É preciso que as ações extensionistas mantenham uma articulação entre os

setores público, produtivo e o mercado de trabalho, contribuindo para que o

aluno desenvolva, no processo de aprendizagem, o espírito crítico próprio da

formação cidadã, conforme destaca Carbonari (2007, p.27), A extensão,

enquanto responsabilidade social faz parte de uma nova cultura, que está

provocando a maior e mais importante mudança registrada no ambiente

acadêmico e corporativo nos últimos anos. Parcerias entre o poder público,

empresas, organizações não governamentais e voluntários poderão dar

abrangência aos projetos sociais, garantir perenidade e enfrentar os enormes

desafios que ainda temos pela frente. Outro ponto importante da articulação das

atividades de extensão no ensino superior está vinculado pelo envolvimento

direto dos estudantes de diferentes cursos em tais atividades, oportunizando aos

mesmos o contato com a realidade e o cotidiano das comunidades, ainda no

processo de formação profissional.

7. Considerações Finais.

Uma democracia não se aperfeiçoa apenas a partir da delegação de

responsabilidade formal do Povo para os órgãos estatais, seja mediante eleições

ou mediante subordinação às decisões do último intérprete formalmente

"competente", a Corte Constitucional – o Supremo Tribunal Federal. Numa

sociedade aberta e plural, ela se desenvolve, também, através instrumentos de

mediação do processo público e pluralista da política e da práxis cotidiana. Ela se

consolida mediante o fortalecimento das leis constitucionais capazes de filtrar os

interesses políticos, especialmente particularizados em nossa sociedade.

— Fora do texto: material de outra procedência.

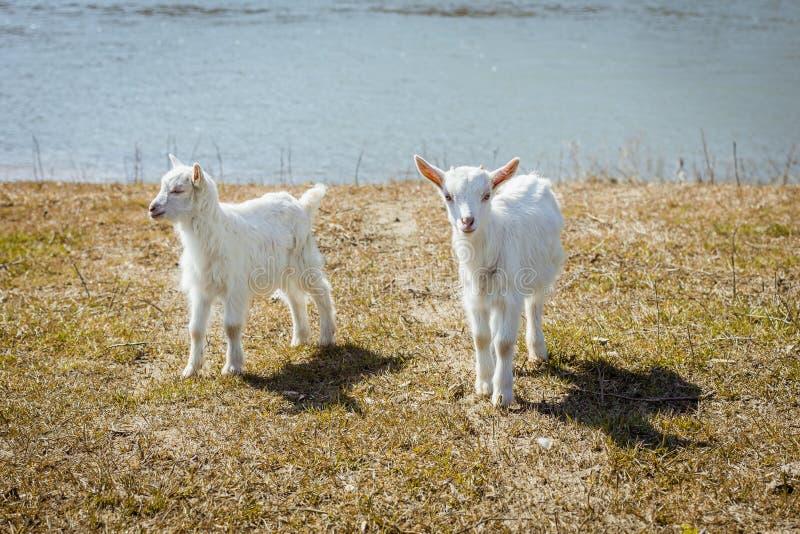 Zwei kleine Ziegen untersuchen den Rahmen Reizende und schöne Tiere lizenzfreies stockfoto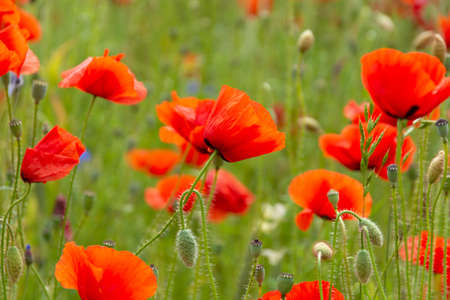 Beautiful big red poppy field in the morning sunlight. poppy field with a sprig of purple poppy flowers Soft focus blurred background Europe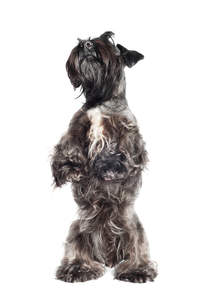 A young Cesky Terrier standing on it's backlegs wanting some attention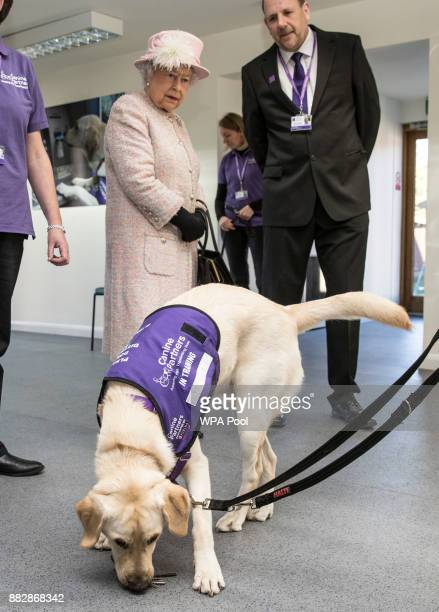 Queen Elizabeth II watches a demonstration by Labradors of the 'Canine Partners' charity on November 30 2017 in Midhurst England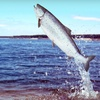 Up to 60% Off Salmon-Fishing Trips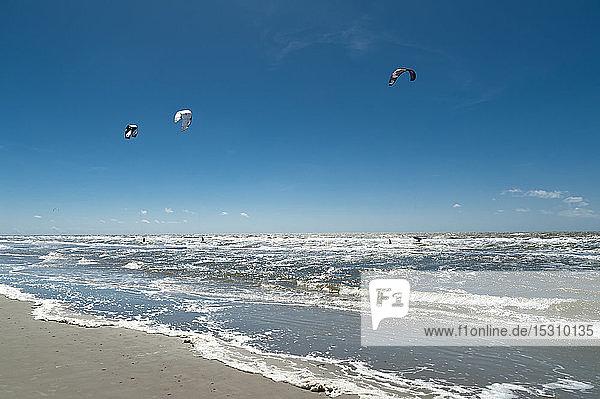 Deutschland  Schleswig-Holstein  Sankt Peter-Ording  Kitesurfer in der Nordsee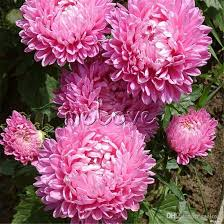 200 pink chinse aster flower seeds easy to grow cut flower variety diy home garden flower pink chinse aster flower seeds aster flower seeds double flower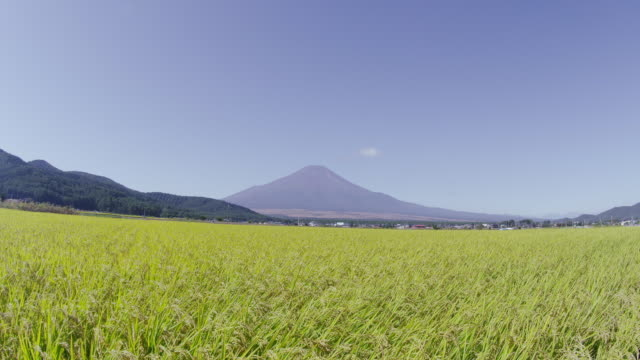 Mt. Fuji behind rice paddy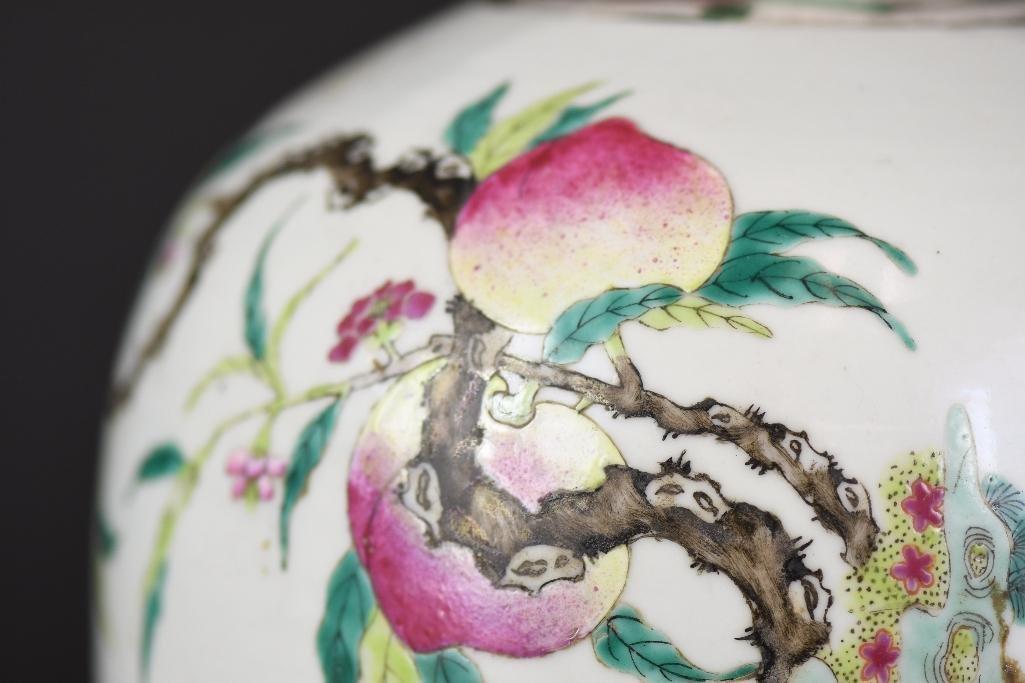 Chinese Famille Rose Porcelain Ginger Jar - 7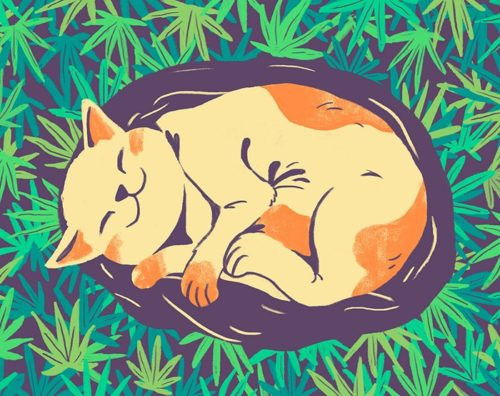 Pot Can Help Your Pets Too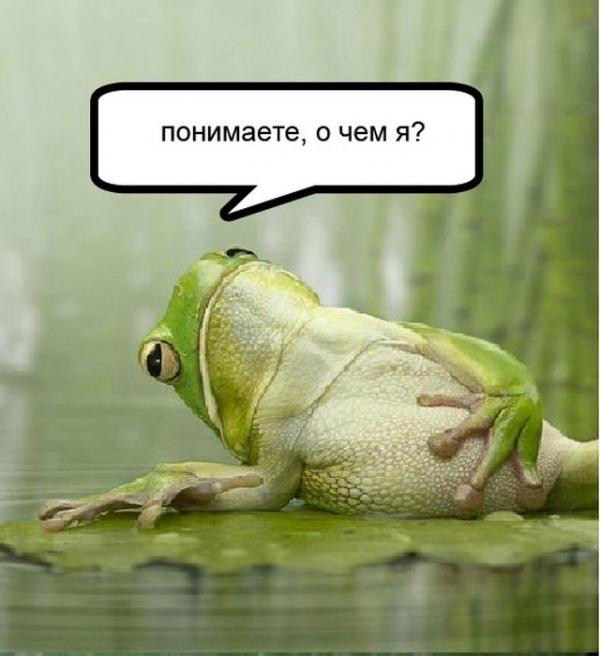 Картинки лягушек с надписями
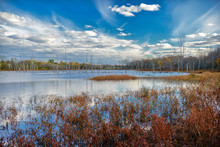 USA, Indiana, The Celery Bog Wetlands In Autumn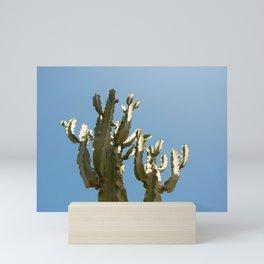 Cactus blue background Mini Art Print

A legitimidade dos atos estatais melhor se consubstancia, quando do

advento de uma Constituição que estruture o Estado, a sociedade e até os setores

da vida privada, sem instrumentalizar as forças sociais.

Indivíduos, seja em sua dimensão “Povo”, seja em sua dimensão pessoal,

não podem ser destinatários da norma constitucional como objeto, mas sim como

sujeito. Sujeito-princípio e sujeito-fim desse Direito.

Acreditamos que o projeto “Cartilha Constitucional” é uma iniciativa

pedagógica necessária para a transformação das nossas relações de poder, que

vise resgatar o brasileiro médio da sua condição de subcidadão.